Insurers on the exchanges can take into account the age of the applicant. Older enrollees who are likely to have more health concerns will pay a bit more.
But insurers can’t ask about pre-existing conditions and will no longer be able to use an individual’s medical history to deny or increase the cost of coverage.
There will be a greater emphasis in these policies on preventative care and annual out-of-pocket costs for medical services and medications are capped.
People who aren’t in the country legally aren’t eligible for coverage, but their American-born children can get a “child-only” policy.
“Child-only” coverage will also be an option for parents who get self-only coverage at work, and seniors on medicare who are raising their grandchildren.
Do I have to decide now?
No. The open season runs from Oct. 1, 2013, to March 31, 2014. In subsequent years the enrollment period will only be three months.
Dec. 15 is the deadline for anyone who wants to be enrolled when coverage officially begins on Jan. 1.

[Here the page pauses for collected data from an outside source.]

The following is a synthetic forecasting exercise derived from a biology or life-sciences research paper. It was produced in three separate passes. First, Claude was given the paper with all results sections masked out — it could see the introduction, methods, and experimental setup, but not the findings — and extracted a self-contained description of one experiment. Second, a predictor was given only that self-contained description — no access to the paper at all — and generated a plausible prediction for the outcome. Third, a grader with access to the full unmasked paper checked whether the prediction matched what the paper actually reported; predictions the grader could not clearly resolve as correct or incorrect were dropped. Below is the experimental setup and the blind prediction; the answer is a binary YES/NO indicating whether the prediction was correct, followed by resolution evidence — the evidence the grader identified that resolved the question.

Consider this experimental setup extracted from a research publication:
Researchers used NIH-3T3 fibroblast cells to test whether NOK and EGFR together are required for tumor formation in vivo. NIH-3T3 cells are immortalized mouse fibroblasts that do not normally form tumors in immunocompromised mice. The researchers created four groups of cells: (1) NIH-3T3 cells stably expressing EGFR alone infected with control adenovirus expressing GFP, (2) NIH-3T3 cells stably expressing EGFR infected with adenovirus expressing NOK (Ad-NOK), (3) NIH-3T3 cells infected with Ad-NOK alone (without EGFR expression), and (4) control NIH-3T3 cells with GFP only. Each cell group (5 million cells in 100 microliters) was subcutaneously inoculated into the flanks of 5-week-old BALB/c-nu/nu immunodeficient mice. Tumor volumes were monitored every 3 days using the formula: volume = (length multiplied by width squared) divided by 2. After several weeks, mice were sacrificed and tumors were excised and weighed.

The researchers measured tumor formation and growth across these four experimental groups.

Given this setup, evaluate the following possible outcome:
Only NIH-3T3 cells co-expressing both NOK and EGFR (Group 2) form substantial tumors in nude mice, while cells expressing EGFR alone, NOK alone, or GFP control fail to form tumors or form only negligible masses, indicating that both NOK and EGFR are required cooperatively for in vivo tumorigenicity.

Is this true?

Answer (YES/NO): YES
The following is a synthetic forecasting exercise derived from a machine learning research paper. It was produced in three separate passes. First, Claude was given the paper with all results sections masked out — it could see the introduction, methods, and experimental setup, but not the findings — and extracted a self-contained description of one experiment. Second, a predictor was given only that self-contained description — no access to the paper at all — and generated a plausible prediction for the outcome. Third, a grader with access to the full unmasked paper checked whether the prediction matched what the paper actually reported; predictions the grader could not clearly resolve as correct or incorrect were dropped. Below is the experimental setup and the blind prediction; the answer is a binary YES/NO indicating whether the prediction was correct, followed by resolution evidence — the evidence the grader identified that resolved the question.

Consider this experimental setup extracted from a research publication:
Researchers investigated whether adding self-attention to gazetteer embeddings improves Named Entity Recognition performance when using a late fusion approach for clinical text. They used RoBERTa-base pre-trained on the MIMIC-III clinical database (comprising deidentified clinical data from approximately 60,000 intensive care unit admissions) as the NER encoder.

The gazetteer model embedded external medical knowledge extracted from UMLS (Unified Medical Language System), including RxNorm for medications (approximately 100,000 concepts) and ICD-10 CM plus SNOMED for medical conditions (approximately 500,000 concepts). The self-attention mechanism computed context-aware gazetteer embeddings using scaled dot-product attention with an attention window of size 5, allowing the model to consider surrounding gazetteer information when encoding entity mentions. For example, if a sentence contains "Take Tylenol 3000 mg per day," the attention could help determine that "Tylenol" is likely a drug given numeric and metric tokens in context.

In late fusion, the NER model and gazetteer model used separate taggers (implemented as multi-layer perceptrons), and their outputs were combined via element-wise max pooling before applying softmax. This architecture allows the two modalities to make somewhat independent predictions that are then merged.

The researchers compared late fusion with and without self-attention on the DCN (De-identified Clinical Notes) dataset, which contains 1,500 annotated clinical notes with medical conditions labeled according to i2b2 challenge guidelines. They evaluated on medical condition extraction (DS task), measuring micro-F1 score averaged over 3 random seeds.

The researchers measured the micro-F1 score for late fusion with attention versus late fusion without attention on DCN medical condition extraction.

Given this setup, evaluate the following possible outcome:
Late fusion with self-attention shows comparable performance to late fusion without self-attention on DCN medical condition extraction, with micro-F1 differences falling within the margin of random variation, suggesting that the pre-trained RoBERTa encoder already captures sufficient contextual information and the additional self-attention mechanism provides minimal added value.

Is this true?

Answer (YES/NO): YES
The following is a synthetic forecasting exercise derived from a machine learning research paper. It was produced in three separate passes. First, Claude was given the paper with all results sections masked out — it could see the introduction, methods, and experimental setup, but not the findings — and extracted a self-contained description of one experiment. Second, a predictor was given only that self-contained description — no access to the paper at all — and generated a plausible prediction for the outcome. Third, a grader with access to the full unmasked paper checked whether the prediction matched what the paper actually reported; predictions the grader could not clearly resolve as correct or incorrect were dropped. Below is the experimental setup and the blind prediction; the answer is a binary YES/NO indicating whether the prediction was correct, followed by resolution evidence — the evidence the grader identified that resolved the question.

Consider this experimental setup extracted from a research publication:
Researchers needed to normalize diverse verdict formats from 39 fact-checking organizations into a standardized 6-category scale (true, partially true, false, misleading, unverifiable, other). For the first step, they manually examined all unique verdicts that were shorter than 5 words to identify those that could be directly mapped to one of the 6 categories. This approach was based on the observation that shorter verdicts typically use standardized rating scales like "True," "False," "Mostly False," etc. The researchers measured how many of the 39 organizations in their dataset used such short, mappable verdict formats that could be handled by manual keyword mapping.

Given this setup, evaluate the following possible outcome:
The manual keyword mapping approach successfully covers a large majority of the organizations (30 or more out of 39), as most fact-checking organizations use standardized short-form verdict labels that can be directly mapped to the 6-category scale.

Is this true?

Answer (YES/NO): YES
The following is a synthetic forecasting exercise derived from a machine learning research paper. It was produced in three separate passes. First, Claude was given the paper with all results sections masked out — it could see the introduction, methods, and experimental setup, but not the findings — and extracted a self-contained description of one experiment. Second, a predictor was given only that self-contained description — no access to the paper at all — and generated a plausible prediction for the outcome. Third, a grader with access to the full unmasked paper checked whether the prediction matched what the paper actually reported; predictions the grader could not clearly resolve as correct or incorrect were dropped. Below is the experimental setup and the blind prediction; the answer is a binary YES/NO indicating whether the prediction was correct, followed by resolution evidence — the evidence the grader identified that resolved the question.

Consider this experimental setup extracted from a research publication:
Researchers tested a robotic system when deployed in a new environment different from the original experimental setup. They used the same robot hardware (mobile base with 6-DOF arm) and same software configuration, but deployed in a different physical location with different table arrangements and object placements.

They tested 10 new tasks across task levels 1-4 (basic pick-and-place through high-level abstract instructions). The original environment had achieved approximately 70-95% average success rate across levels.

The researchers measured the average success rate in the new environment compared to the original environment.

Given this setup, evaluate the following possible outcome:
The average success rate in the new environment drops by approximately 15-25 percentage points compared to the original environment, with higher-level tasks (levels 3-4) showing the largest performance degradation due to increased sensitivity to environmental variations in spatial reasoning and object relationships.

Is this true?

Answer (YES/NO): NO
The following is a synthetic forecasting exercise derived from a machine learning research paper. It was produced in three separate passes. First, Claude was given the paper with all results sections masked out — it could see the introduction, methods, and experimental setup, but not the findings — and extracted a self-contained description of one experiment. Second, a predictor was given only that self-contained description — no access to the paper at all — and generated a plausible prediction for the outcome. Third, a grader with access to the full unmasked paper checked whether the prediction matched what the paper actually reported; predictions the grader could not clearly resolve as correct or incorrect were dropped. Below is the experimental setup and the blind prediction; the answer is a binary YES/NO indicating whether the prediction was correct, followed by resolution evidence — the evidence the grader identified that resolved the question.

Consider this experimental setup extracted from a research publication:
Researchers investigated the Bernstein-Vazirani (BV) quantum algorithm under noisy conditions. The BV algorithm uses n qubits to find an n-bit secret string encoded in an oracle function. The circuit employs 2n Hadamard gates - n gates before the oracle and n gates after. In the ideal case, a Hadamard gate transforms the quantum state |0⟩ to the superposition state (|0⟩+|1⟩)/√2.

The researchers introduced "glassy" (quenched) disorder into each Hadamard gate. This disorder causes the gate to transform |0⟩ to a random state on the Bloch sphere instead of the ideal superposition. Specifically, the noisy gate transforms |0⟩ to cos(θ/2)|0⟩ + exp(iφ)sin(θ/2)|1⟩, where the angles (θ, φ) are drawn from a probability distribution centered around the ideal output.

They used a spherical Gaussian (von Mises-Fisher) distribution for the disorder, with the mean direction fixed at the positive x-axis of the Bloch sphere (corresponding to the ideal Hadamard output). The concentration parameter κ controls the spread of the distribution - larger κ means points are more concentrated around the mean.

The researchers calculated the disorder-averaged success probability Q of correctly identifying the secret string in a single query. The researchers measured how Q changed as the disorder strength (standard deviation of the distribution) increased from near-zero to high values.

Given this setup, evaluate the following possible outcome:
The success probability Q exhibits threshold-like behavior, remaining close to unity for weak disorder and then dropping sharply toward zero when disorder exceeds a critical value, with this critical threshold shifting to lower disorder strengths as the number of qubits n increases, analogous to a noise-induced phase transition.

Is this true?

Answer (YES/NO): NO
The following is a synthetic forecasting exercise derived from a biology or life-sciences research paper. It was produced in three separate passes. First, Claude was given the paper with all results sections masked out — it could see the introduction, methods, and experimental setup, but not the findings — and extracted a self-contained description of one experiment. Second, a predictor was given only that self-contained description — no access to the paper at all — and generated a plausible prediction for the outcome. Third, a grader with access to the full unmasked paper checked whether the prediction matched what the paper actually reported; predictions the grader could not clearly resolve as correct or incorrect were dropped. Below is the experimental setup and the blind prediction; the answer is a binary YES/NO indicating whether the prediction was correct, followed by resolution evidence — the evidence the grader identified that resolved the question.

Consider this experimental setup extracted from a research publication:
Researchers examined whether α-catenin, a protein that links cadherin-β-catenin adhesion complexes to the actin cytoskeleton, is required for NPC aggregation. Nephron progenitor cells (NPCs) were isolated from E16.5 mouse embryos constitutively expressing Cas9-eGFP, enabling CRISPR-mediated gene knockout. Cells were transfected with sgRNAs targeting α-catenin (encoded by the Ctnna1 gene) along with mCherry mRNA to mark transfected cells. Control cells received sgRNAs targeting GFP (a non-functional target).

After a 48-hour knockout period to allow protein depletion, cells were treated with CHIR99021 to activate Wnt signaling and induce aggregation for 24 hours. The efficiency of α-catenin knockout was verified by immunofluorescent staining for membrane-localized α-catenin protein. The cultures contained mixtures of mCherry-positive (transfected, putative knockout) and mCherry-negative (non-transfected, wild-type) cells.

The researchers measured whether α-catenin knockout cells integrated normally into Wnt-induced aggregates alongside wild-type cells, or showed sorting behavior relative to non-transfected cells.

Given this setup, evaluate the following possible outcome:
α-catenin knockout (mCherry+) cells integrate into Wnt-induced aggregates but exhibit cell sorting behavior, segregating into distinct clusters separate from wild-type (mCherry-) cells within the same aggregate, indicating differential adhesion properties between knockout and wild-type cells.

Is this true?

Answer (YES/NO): NO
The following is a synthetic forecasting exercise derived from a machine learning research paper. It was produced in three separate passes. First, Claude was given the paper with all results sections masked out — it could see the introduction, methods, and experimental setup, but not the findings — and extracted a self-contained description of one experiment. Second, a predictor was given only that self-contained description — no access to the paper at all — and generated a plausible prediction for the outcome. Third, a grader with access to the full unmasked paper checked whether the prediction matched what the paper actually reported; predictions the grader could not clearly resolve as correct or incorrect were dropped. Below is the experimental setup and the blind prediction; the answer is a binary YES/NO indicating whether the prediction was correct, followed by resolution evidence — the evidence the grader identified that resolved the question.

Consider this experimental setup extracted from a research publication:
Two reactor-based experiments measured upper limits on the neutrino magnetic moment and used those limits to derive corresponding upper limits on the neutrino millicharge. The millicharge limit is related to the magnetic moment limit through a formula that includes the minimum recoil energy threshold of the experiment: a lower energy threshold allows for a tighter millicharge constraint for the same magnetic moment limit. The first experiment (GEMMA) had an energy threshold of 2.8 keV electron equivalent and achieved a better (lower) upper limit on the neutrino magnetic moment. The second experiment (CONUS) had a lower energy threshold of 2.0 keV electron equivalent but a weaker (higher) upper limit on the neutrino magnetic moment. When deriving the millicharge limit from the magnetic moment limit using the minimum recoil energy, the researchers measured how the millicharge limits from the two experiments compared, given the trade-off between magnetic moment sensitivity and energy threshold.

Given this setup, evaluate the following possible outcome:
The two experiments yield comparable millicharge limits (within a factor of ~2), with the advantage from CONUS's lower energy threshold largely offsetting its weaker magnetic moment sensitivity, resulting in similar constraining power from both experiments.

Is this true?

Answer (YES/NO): YES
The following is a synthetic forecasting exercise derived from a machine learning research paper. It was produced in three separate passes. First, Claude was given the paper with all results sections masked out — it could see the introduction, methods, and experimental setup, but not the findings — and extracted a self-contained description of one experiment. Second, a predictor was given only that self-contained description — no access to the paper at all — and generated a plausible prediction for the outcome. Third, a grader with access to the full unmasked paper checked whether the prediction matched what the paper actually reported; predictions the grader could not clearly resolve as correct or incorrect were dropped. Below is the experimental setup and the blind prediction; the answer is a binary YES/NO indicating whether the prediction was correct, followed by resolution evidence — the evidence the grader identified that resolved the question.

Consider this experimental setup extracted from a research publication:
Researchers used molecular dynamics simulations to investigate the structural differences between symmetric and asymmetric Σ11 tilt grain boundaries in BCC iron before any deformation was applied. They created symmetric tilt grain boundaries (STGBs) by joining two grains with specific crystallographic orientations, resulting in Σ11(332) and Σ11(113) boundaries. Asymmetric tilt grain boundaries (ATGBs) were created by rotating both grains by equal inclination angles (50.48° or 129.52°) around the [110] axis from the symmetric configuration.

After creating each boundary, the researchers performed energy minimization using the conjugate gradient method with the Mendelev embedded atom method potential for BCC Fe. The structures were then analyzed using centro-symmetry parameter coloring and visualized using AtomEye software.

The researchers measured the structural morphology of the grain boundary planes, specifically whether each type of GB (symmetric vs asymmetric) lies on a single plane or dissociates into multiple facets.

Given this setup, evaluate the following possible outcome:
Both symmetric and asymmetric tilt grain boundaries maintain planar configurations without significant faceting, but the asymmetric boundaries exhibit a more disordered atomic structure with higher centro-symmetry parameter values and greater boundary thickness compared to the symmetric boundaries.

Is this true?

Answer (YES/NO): NO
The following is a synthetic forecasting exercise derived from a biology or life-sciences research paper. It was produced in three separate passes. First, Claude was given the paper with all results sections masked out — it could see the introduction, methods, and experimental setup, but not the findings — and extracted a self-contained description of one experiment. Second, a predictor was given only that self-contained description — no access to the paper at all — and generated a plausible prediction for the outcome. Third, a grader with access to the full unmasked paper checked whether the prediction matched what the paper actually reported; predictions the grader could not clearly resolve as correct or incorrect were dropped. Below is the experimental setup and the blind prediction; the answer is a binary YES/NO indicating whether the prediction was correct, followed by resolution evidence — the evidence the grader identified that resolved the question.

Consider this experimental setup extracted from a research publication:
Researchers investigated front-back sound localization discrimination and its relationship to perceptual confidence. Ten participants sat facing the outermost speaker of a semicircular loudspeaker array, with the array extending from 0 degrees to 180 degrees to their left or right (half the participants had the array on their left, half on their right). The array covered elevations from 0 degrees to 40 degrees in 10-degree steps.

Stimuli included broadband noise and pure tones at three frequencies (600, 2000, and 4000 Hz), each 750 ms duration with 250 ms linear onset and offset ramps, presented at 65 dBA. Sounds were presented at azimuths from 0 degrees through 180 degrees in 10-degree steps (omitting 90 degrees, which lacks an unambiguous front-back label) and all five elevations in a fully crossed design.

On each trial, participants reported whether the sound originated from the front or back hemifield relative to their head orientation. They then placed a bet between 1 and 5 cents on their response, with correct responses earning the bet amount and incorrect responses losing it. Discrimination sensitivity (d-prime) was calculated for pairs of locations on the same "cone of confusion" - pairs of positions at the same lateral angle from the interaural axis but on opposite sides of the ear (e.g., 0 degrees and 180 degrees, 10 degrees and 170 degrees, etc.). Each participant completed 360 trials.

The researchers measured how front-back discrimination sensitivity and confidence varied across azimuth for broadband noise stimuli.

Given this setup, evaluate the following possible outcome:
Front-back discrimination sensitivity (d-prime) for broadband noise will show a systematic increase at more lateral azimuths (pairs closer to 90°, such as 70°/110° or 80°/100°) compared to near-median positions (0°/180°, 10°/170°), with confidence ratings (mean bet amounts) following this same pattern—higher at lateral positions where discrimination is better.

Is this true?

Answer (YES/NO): NO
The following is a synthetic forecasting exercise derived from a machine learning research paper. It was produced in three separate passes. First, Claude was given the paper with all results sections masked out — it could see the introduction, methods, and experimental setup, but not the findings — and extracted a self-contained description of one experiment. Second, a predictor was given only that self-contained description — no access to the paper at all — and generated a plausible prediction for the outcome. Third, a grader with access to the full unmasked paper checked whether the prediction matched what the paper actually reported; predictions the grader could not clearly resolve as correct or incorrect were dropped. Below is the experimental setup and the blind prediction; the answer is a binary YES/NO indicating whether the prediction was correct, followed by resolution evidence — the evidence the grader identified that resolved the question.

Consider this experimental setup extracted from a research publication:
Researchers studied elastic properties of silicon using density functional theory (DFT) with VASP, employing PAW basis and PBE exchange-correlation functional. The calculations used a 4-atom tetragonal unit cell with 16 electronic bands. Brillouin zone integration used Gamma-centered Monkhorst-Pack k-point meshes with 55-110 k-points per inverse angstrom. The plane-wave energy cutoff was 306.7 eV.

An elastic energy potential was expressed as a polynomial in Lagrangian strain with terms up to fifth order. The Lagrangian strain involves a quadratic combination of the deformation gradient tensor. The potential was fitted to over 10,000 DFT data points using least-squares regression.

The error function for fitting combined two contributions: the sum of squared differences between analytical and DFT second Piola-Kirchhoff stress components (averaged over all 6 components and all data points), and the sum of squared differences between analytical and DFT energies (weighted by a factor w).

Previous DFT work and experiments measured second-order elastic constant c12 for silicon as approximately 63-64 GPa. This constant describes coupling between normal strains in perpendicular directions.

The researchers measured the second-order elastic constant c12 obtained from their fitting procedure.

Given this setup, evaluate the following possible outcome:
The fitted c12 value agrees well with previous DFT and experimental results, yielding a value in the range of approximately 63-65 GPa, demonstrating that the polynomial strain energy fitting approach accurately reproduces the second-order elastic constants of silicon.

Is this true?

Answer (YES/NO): NO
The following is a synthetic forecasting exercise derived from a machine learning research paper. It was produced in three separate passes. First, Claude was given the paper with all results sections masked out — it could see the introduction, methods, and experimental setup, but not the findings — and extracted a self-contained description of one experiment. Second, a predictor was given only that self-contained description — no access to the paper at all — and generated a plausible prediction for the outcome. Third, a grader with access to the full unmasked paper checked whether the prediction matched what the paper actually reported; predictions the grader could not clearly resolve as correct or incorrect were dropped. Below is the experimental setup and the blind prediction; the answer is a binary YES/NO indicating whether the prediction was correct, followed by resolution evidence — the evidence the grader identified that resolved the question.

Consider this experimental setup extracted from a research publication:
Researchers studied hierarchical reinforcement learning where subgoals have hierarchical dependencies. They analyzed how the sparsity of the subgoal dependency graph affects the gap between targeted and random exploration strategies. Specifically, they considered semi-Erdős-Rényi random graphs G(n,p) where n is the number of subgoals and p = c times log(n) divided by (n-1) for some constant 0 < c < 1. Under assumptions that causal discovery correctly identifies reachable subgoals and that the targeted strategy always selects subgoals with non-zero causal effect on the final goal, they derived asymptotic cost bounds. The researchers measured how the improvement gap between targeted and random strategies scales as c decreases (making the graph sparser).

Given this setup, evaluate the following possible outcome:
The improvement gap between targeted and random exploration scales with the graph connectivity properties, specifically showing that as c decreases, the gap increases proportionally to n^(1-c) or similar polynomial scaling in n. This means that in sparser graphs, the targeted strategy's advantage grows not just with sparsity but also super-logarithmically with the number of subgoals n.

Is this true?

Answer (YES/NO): NO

Experts suggest collecting information and then waiting a bit for all the glitches that might be expected to accompany the launch of such a huge, computer-driven undertaking.
Carey says to remember the last big health care initiative — the launch of the medicare prescription drug benefit 10 years ago.
She notes there were all kinds of problems in the the beginning, but in time everything settled down. She expects some technical problems with the roll-out of the exchanges but adds, “the government usually knows to fix these things.”